What you need to do:
Convert every line of the items below into a JSON list of strings, with one string per line and blank lines left out.

[Start]

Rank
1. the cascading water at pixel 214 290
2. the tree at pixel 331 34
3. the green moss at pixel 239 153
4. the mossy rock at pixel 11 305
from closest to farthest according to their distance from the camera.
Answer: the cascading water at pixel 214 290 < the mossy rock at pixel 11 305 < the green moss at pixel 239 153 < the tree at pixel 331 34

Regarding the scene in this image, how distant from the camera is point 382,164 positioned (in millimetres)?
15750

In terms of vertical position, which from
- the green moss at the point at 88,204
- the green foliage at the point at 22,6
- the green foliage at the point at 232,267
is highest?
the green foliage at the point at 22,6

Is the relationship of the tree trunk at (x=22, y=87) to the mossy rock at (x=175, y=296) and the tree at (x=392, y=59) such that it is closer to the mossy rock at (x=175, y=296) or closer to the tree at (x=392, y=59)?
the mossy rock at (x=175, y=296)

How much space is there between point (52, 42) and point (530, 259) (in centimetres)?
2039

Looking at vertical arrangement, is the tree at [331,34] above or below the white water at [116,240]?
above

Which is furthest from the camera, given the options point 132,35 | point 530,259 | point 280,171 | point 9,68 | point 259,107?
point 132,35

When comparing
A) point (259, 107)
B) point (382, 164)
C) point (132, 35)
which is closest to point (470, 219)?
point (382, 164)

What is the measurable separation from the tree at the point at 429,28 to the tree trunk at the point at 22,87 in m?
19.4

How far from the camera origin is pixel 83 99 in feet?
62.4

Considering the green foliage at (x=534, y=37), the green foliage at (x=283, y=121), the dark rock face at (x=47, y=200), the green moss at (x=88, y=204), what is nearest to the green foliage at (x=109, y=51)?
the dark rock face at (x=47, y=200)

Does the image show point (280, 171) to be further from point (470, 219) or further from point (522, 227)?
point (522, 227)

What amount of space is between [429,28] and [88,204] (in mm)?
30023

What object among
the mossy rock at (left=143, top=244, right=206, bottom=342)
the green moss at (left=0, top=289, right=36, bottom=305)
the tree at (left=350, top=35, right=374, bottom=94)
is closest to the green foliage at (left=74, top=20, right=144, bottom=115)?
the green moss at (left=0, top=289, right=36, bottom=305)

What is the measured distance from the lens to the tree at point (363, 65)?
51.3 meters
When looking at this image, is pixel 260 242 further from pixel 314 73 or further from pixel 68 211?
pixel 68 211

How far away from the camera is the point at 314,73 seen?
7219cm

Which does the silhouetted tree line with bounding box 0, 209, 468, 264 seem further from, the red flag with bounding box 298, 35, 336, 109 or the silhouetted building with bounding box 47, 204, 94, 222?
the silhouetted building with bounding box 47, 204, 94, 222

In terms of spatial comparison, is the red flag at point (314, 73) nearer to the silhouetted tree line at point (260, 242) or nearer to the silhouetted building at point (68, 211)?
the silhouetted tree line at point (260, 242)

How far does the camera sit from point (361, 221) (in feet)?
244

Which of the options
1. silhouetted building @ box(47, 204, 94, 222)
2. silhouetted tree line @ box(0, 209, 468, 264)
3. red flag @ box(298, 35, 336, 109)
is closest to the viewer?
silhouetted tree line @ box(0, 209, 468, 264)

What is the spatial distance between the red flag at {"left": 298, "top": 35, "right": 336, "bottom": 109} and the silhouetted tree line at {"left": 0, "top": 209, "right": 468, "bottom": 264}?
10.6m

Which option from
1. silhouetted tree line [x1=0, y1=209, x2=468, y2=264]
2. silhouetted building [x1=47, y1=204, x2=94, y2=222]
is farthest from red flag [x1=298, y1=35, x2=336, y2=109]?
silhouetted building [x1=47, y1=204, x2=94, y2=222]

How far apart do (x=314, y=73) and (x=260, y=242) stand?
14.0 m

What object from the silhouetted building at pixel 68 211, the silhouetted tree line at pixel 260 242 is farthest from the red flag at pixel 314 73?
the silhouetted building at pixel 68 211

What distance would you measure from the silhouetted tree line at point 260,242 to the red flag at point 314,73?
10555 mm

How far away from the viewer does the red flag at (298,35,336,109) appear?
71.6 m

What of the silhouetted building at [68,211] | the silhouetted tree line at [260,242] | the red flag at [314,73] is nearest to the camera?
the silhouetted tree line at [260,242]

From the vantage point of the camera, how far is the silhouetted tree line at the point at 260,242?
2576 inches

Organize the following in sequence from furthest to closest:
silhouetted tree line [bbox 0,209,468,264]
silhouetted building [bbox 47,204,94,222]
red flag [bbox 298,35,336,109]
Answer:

[End]

Solution for this exercise:
[
  "Rank",
  "1. the cascading water at pixel 214 290",
  "2. the tree at pixel 331 34",
  "3. the green moss at pixel 239 153",
  "4. the mossy rock at pixel 11 305",
  "from closest to farthest according to their distance from the camera.",
  "Answer: the cascading water at pixel 214 290 < the mossy rock at pixel 11 305 < the green moss at pixel 239 153 < the tree at pixel 331 34",
  "Regarding the scene in this image, how distant from the camera is point 382,164 positioned (in millimetres)?",
  "15750",
  "In terms of vertical position, which from",
  "- the green moss at the point at 88,204",
  "- the green foliage at the point at 22,6",
  "- the green foliage at the point at 232,267",
  "is highest?",
  "the green foliage at the point at 22,6",
  "Is the relationship of the tree trunk at (x=22, y=87) to the mossy rock at (x=175, y=296) and the tree at (x=392, y=59) such that it is closer to the mossy rock at (x=175, y=296) or closer to the tree at (x=392, y=59)?",
  "the mossy rock at (x=175, y=296)",
  "How much space is there between point (52, 42) and point (530, 259) (in centimetres)?",
  "2039",
  "Looking at vertical arrangement, is the tree at [331,34] above or below the white water at [116,240]?",
  "above",
  "Which is furthest from the camera, given the options point 132,35 | point 530,259 | point 280,171 | point 9,68 | point 259,107?",
  "point 132,35",
  "When comparing",
  "A) point (259, 107)",
  "B) point (382, 164)",
  "C) point (132, 35)",
  "which is closest to point (470, 219)?",
  "point (382, 164)",
  "What is the measurable separation from the tree at the point at 429,28 to the tree trunk at the point at 22,87 in m?",
  "19.4",
  "How far from the camera origin is pixel 83 99 in feet?",
  "62.4",
  "Considering the green foliage at (x=534, y=37), the green foliage at (x=283, y=121), the dark rock face at (x=47, y=200), the green moss at (x=88, y=204), what is nearest to the green foliage at (x=109, y=51)?",
  "the dark rock face at (x=47, y=200)",
  "Does the image show point (280, 171) to be further from point (470, 219) or further from point (522, 227)?",
  "point (522, 227)",
  "What amount of space is between [429,28] and [88,204] (in mm)?",
  "30023",
  "What object among",
  "the mossy rock at (left=143, top=244, right=206, bottom=342)",
  "the green moss at (left=0, top=289, right=36, bottom=305)",
  "the tree at (left=350, top=35, right=374, bottom=94)",
  "is closest to the green foliage at (left=74, top=20, right=144, bottom=115)?",
  "the green moss at (left=0, top=289, right=36, bottom=305)",
  "What is the measured distance from the lens to the tree at point (363, 65)?",
  "51.3 meters",
  "When looking at this image, is pixel 260 242 further from pixel 314 73 or further from pixel 68 211?",
  "pixel 68 211",
  "How far away from the camera is the point at 314,73 seen?",
  "7219cm",
  "Which does the silhouetted tree line with bounding box 0, 209, 468, 264 seem further from, the red flag with bounding box 298, 35, 336, 109 or the silhouetted building with bounding box 47, 204, 94, 222?",
  "the silhouetted building with bounding box 47, 204, 94, 222",
  "In terms of spatial comparison, is the red flag at point (314, 73) nearer to the silhouetted tree line at point (260, 242) or nearer to the silhouetted building at point (68, 211)?",
  "the silhouetted tree line at point (260, 242)",
  "How far does the camera sit from point (361, 221) (in feet)?",
  "244",
  "Which of the options",
  "1. silhouetted building @ box(47, 204, 94, 222)",
  "2. silhouetted tree line @ box(0, 209, 468, 264)",
  "3. red flag @ box(298, 35, 336, 109)",
  "is closest to the viewer?",
  "silhouetted tree line @ box(0, 209, 468, 264)",
  "What is the spatial distance between the red flag at {\"left\": 298, \"top\": 35, \"right\": 336, \"bottom\": 109} and the silhouetted tree line at {\"left\": 0, \"top\": 209, \"right\": 468, \"bottom\": 264}?",
  "10.6m",
  "Which option from",
  "1. silhouetted tree line [x1=0, y1=209, x2=468, y2=264]",
  "2. silhouetted building [x1=47, y1=204, x2=94, y2=222]",
  "is farthest from red flag [x1=298, y1=35, x2=336, y2=109]?",
  "silhouetted building [x1=47, y1=204, x2=94, y2=222]",
  "How far apart do (x=314, y=73) and (x=260, y=242) stand?",
  "14.0 m",
  "What object from the silhouetted building at pixel 68 211, the silhouetted tree line at pixel 260 242 is farthest from the red flag at pixel 314 73?",
  "the silhouetted building at pixel 68 211",
  "What distance would you measure from the silhouetted tree line at point 260,242 to the red flag at point 314,73?",
  "10555 mm",
  "How far away from the viewer does the red flag at (298,35,336,109) appear?",
  "71.6 m",
  "What of the silhouetted building at [68,211] | the silhouetted tree line at [260,242] | the red flag at [314,73] is nearest to the camera?",
  "the silhouetted tree line at [260,242]",
  "From the vantage point of the camera, how far is the silhouetted tree line at the point at 260,242?",
  "2576 inches",
  "Organize the following in sequence from furthest to closest:",
  "silhouetted tree line [bbox 0,209,468,264]",
  "silhouetted building [bbox 47,204,94,222]",
  "red flag [bbox 298,35,336,109]",
  "Answer:"
]